Hay decisiones que se toman con un ojo en las encuestas. Otras, con los pies bien puestos en el deber. Rehabilitar el Parque Revolución —el Parque Rojo— no fue una medida popular. Fue una decisión correcta.
Durante la pandemia, muchos comerciantes encontraron ahí un refugio económico. Instalaron un tianguis sabatino y sobrevivieron. Fue una ocupación tolerada por una razón comprensible: la emergencia. Pero ninguna medida extraordinaria puede volverse permanente. Y ningún uso informal debe privatizar el espacio público.
Cinco años después, la ciudad emprendió su recuperación. Una intervención profunda: 23 millones de pesos, cinco meses de obra, y una convicción clara: devolverle su vocación original a un parque que es de todos, no de unos cuantos.
Se ofrecieron alternativas. Se abrió el diálogo. Muchos aceptaron. Otros no. Y fue entonces cuando apareció lo de siempre: el oportunismo que convierte cada conflicto en consigna y cada descontento en campaña.
Una parte de la oposición, que en Guadalajara actúa como tal pero en el país gobierna, decidió convertir este proceso en teatro. Lo disfrazaron de causa social.
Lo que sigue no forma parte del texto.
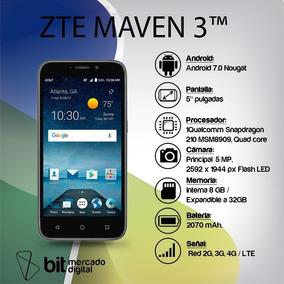 0254ad94ac95 Celulares Al Mayor - Celulares y Teléfonos en Mercado Libre Venezuela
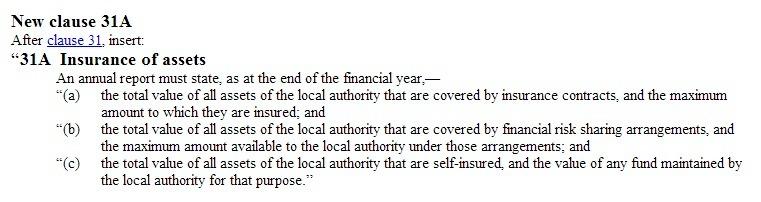 LGA 2002 Amendment Act 2014 New Clause 31A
Se apropiaron del lenguaje de la resistencia, como si defender el orden fuera represión, y recuperar un parque fuera despojo.
Pero no hay causa social cuando lo que se busca no es justicia, sino ventaja.Y no hay dignidad en una oposición que juega a incendiar lo que en otras ciudades exige contener.
Los mismos que desde el poder federal han reordenado espacios, reubicado comerciantes, y defendido el control del espacio público con Guardia Nacional incluida, ahora se desgarran las vestiduras por una malla ciclónica en un parque rehabilitado.
¿Dónde estaban cuando se desalojó Bellas Artes? ¿O cuando la Alameda fue liberada a fuerza de operativo? ¿Dónde está esa indignación cuando el orden lo imponen ellos?
En Guadalajara, se manejan cifras de hasta 100 mil personas que transitan diariamente por la zona del parque. Recuperar ese espacio no fue exclusión: fue restitución. No fue una agresión contra el comercio informal, fue una decisión por el bien común.
Como dijo Jane Jacobs, una ciudad no es solo un lugar para vivir, es un lugar para encontrarse. Si los espacios públicos son tomados por grupos, sin reglas ni temporalidad, la ciudad deja de ser espacio compartido y se convierte en un territorio capturado.
No todo reclamo es legítimo. No todo enojo es político. No todo partido actúa con responsabilidad. Y cuando el cálculo electoral sustituye a la ética pública, los ciudadanos terminan atrapados entre dos fuegos: la gobernabilidad que no se sostiene y la protesta que no construye.
Hay una diferencia enorme entre oposición y obstrucción. Una propone, fiscaliza, exige. La otra polariza, incendia, utiliza.
Y si lo que hoy vemos en Guadalajara es una muestra de cómo quieren gobernar las ciudades, entonces el debate no es sobre un parque. Es sobre el futuro del país.
Porque si se politiza hasta un parque, se dinamita cualquier posibilidad de consenso.
Y si el orden se convierte en enemigo, entonces gobernar ya no es posible.